Fifth, less obviously strategic, but just as important and challenging, is the opportunity for the next EU-India compact to go beyond biodiversity and sustainability as per the Roadmap to 2025, and include the issue of animal welfare and animal rights. For instance, when building connectivity projects and corridors, both the EU and India will be well-served to lead together via bans on live exports of animals. This issue is not just a “soft” issue; rather, it is existential to the diverse species that are being decimated, and individual more-than-human beings that suffer extreme cruelties in the name of development, trade, and indeed culture.

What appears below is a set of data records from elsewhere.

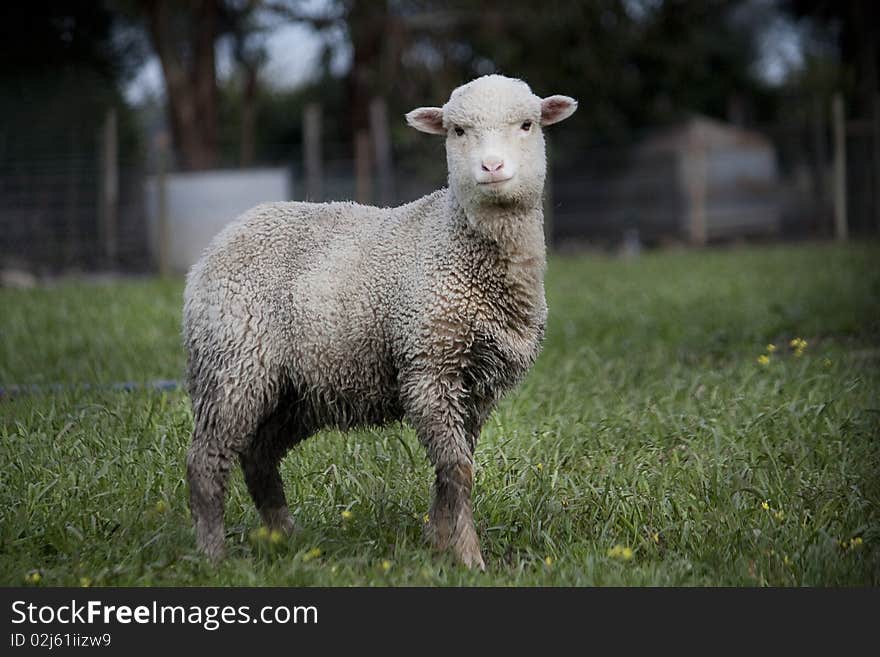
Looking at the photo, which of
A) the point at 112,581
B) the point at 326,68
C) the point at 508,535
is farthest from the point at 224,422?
the point at 326,68

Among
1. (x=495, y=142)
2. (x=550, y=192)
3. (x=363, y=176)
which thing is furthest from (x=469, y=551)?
(x=550, y=192)

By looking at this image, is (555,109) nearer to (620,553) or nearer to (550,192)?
(620,553)

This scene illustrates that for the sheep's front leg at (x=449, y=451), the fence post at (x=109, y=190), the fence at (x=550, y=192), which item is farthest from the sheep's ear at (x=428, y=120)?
the fence post at (x=109, y=190)

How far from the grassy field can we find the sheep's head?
1196mm

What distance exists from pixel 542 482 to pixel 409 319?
1.02m

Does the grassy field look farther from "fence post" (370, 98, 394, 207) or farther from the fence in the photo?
Result: "fence post" (370, 98, 394, 207)

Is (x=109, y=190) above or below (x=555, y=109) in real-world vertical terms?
below

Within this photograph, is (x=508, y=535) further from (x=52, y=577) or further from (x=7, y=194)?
(x=7, y=194)

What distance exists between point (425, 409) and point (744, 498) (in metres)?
1.33

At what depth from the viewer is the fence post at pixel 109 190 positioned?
15.0 m

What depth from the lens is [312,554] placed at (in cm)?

Ethical connectivity will be life-saving for the animals directly affected, and could also be equally vital for the human race in terms of reducing the occurrence of pandemics through zoonotic jumping. The EU, despite its practices of factory-farming, has a vibrant and growing constituency supporting animal rights. And India—a country whose traditional thought teaches that “human rights are not human only” and which has advanced the notion of LiFE (lifestyle for the environment)—is an ideal partner for the EU to reshape global narratives and perspectives on the rights of the planet and its more-than-humans inhabitants.[11]
Sixth, the Roadmap to 2025 echoed many other statements by both the EU and India in their support for multilateralism. Perhaps the time has come to now reduce the platitudes and banalities, and instead find ways to reboot existing multilateral institutions or create new, more effective ones. On the one hand, this requires drastically improving the inclusiveness of existing institutions (such as the P-5 of the UN Security Council); on the other hand, it also requires a willingness to engage on a minilateral basis (and potentially reconsider trade fundamentals, such as Most Favoured Nation status in the WTO, to allow for deeper integration among like-minded partners). It is well and good for the EU to have strong partnerships with other developed economies like the United States and Japan; however, successful multilateralism requires looking beyond the interests of just the West and its allies. A far larger world exists outside of these countries—an EU that calls for greater multilateralism must remain ever willing to forge new partnerships (especially with like-minded democracies like India where there are already important overlaps of both interests and values).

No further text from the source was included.